Então ele entrou ali. Vinha já preparado, sabia a notícia que podia receber. Sabia as implicações daquela notícia e o que de mudança ela acarretaria. Mas já não se estressava ao considerar todas essas coisas. Tinha tido uma boa metade de mês de reflexões, de orações, de meditação e preparação para o que viesse. Se viesse.
Fazia quinze dias, ali, naquele mesmo posto, ele tinha ido buscar os resultados de uma coleta. A assistente social que o recebeu, então, depois de uma ou duas horas de espera (já nem sequer se lembrava), havia se dirigido com ele para uma saleta no fundo do prédio, onde ela, sentada do outro lado da mesa, provavelmente cansada de um dia de trabalho, desatenta e distraída, começa a ler o papel:
"Bem... temos aqui... HIV, positivo; hepatite A, negativo..."
Ele, ao ouvir "HIV positivo", algo por que realmente não esperava, sem levantar a voz ou sequer mover-se na cadeira, pergunta em tom brando:
"Como?"
Isso foi em maio, pelo meio do mês. Em março ele tinha feito um exame anti-HIV e recebido o resultado: negativo. No ano anterior, no ano passado, em setembro, ele havia se exposto a uma relação de risco. Nada demais: tinha usado camisinha, mas a prática do sexo oral, quando tinha estado com um machucado no céu da boca, era preocupante. Não sei se ele teria se precavido se tivesse sabido, antes do ato, que o seu parceiro era soropositivo. Ele estava tão encantado com aquele menino, lindo, cheiroso, inteligente como poucos... não sei se ele teria se precavido. Enquanto esperava, no ano passado, que passasse o período da janela, ele mesmo havia considerado e reconsiderado que, se esse fosse o preço a pagar, ele estava disposto. É. Mais que encantado, ele estava apaixonado. E isso basta.
Talvez, agora, quando recebia a notícia, ele se arrependesse de ter tido tais pensamentos... mas eu acho que não. Ele sempre me disse que valorizava pouco a vida: não que quisesse morrer, mas que morreria, como mortal, e que pouco lhe fazia diferença se isso se daria agora ou em dez anos. A única coisa que o afastava do suicídio em horas de desespero era um misto de valores religiosos embotados e de frouxidão, "eu jamais seria capaz... sou frouxo demais", ele me repetia, às vezes.
Mas, no posto, em meados de maio, a assistente social então levanta a cabeça, acordada do torpor em que estava, e pergunta, assustada com a sua própria irresponsabilidade:
"Você não sabia?"
"Não... é a primeira vez que isso aparece num exame meu."
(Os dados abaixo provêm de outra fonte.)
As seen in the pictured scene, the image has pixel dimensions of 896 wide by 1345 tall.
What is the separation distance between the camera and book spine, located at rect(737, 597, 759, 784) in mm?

Ela, semi-desesperada, procura uma explicação. Algo que dissesse que a sua leitura anterior estava errada. O Elisa dava positivo, o Western Blot inconclusivo... talvez fosse mais uma das falhas causadas pela "grande sensibilidade" do Elisa (assim falam eles, personalizando o exame, como se ele tivesse vida). Sugerem-lhe que faça nova coleta e aguarde quinze dias. Ele, mui tranqüilamente, assim o faz. No final de maio, o Western Blot já não esconde o que antes só se imaginava. "Virou", ele ouviu dizerem. E assim, sem nenhuma alteração na sua vida, ele saiu do posto, como se nada tivesse acontecido. Tinha virado soropositivo.